Although Dr. Steele is closing his office to move to Vermont and do research, he makes time to see Judy. She is flippant until he asks her why she is so afraid. Whatever is wrong won't go away by ignoring it. He asks about her symptoms, which she tries to dismiss but finally admits to having. After performing a few simple tests in his office, he wants her to have a series of x-rays. Between these appointments, she is to go about her life as usual. For Judy, that means giving a party at her home.
Dr. Steele calls in two other neurologists to look at the x-rays and all agree that Judy needs immediate surgery. By this time, Dr. Steele is in love with Judy, although he manages to hide it. He is certain that surgery will reveal a malignant brain tumor, a glioma, and this proves to be the case. But he tells her she will be fine now, not wising to upset her by telling the truth. Ann senses he is holding something back and at last he tells her. They both agree that Judy should not know, even though she only has a few months left to live. Frederick reveals that she won't be in any pain, and that when she starts losing her eyesight, the end is near.
Frederick and Judy admit their feelings for each other and make plans to marry. Judy visits Frederick's office while his nurse is packing for the move to Vermont. She catches sight of a file folder with her name on it and can't resist peeking. To her horror, she learns that her case is considered "prognosis, negative" and asks the nurse what it means. After learning that it means the patient is likely dying, Judy runs from the office and confronts Frederick. He tries to explain but there is really nothing to say. She thinks he wants to marry her out of pity. They quarrel and Judy returns to her old life of partying and drinking. Her horse trainer, Michael O'Leary, who is secretly in love with her, kisses her and asks her to forget Dr. Steele. But Judy realizes she can never forget Frederick.

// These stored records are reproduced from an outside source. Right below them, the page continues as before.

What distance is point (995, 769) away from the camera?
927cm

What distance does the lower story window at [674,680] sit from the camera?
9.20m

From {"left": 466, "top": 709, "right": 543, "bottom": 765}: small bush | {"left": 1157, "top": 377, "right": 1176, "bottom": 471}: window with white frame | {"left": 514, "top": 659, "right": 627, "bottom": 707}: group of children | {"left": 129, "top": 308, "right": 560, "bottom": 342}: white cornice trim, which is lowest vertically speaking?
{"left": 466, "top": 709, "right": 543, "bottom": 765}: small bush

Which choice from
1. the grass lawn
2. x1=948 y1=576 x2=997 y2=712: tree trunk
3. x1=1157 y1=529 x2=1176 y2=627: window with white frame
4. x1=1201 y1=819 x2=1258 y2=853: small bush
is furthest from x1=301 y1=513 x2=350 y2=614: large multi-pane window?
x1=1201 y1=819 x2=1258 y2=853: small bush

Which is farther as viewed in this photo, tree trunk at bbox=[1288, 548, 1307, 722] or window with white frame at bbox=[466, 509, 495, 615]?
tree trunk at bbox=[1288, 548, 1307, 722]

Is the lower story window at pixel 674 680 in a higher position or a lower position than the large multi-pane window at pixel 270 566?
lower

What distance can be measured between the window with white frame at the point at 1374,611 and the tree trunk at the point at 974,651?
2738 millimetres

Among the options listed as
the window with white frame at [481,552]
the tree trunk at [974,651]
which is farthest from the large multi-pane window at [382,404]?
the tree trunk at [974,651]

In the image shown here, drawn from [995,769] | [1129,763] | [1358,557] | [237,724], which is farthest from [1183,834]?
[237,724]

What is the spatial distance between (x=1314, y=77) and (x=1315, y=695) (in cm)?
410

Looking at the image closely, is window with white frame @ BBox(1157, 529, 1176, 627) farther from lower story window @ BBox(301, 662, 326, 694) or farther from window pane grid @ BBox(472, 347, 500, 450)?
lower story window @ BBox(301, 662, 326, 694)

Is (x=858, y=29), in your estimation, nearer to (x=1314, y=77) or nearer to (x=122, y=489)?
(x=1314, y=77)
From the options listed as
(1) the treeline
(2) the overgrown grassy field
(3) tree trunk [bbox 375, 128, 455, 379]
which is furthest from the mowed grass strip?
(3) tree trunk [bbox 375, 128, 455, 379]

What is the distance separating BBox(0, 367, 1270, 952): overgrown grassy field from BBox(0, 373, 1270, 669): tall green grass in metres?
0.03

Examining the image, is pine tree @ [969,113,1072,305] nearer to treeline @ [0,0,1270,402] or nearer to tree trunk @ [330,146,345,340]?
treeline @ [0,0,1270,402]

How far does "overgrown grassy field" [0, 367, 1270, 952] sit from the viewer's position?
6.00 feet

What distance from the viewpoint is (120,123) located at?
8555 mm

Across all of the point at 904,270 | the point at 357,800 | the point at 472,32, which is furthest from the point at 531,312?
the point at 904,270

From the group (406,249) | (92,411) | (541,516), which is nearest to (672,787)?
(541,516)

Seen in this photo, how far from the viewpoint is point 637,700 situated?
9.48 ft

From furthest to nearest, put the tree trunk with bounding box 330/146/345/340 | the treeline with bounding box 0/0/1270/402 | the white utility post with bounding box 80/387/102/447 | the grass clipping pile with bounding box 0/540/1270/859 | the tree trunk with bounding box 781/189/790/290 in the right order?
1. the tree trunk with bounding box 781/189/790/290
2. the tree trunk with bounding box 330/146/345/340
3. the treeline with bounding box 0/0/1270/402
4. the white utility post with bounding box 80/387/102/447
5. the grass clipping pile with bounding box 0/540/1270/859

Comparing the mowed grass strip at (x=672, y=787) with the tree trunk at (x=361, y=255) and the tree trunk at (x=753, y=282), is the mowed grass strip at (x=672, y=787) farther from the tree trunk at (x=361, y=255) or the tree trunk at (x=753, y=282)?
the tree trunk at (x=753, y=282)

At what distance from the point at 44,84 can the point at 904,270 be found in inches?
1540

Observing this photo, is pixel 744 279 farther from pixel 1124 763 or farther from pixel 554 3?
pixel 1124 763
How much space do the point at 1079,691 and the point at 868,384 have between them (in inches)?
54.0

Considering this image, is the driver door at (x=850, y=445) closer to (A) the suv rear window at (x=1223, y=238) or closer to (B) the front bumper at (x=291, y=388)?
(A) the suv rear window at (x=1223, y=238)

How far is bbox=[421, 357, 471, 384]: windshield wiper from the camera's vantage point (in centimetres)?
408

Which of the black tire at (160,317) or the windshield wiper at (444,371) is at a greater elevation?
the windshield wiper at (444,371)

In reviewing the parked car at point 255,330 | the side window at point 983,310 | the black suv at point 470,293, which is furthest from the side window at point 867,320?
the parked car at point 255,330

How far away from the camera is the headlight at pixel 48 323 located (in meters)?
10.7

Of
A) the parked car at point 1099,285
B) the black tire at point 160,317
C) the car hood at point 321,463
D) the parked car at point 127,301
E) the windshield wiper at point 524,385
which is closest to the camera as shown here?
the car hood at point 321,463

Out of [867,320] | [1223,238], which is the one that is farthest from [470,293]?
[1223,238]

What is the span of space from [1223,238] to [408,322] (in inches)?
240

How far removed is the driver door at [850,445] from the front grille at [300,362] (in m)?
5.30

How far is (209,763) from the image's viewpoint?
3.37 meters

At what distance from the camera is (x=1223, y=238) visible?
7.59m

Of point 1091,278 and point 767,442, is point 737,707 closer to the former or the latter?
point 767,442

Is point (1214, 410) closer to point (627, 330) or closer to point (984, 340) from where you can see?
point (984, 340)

One of Judy's more serious boyfriends, playboy Alec, invites Frederick to his apartment for a drink. They discuss Judy. Alec has loved her for years but he can't help her now. Just then the bell rings and it is Judy. She came to talk to Alec and is startled to see Frederick. Alec tactfully excuses himself, Judy apologizes, and Frederick says there is nothing to apologize for. They decide to carry out their original plan, to marry and move to Vermont.
Three months later, Judy is still feeling well and is very happy in her marriage. Ann comes for a visit. She is trying to sell Judy's apartment and horses, but so far hasn't found a buyer. Frederick has a chance to speak with Ann alone and warns her not to say anything to Judy about her terminal condition. They never discuss it and he doesn't want it brought up now.
During Ann's visit, Michael the horse trainer stops by. Judy reminds him that her horse should win the upcoming Grand National, even though he doesn't think so. He tells her he's been praying for her, which seems to displease her.
Frederick is going to a medical conference in New York and Judy is expecting to go with him. But while outside helping Ann plant flower bulbs, she remarks that a storm must be brewing, as it's getting dark. Ann instantly knows what is happening, and Judy realizes it too. She orders Ann to say nothing to Frederick, that he must make this trip because it is important for his research. They go inside and Judy tells Frederick that she's changed her mind about accompanying him. Although nearly blind, she manages to conceal this from him and even helps him finish packing. After he departs, Judy asks Ann to help her plant the hyacinth bulbs, as they are Frederick's favorite. Ann digs the holes and Judy plants several bulbs. She asks Ann to always stay with Frederick, as he will be so lonely. If Judy's horse wins the Grand National, Ann is to give a big party for all their friends and serve champagne. Then Judy asks to go inside. At the door, she says that she wants to be alone and asks Ann to leave for a while. Ann runs off down the road, unable to hold back her tears.
The housekeeper, Martha, checks on Judy and find her kneeling in prayer beside her bed. Then she lies down. Martha covers her with a duvet and quietly leaves the room. The last scene is of Judy awaiting death.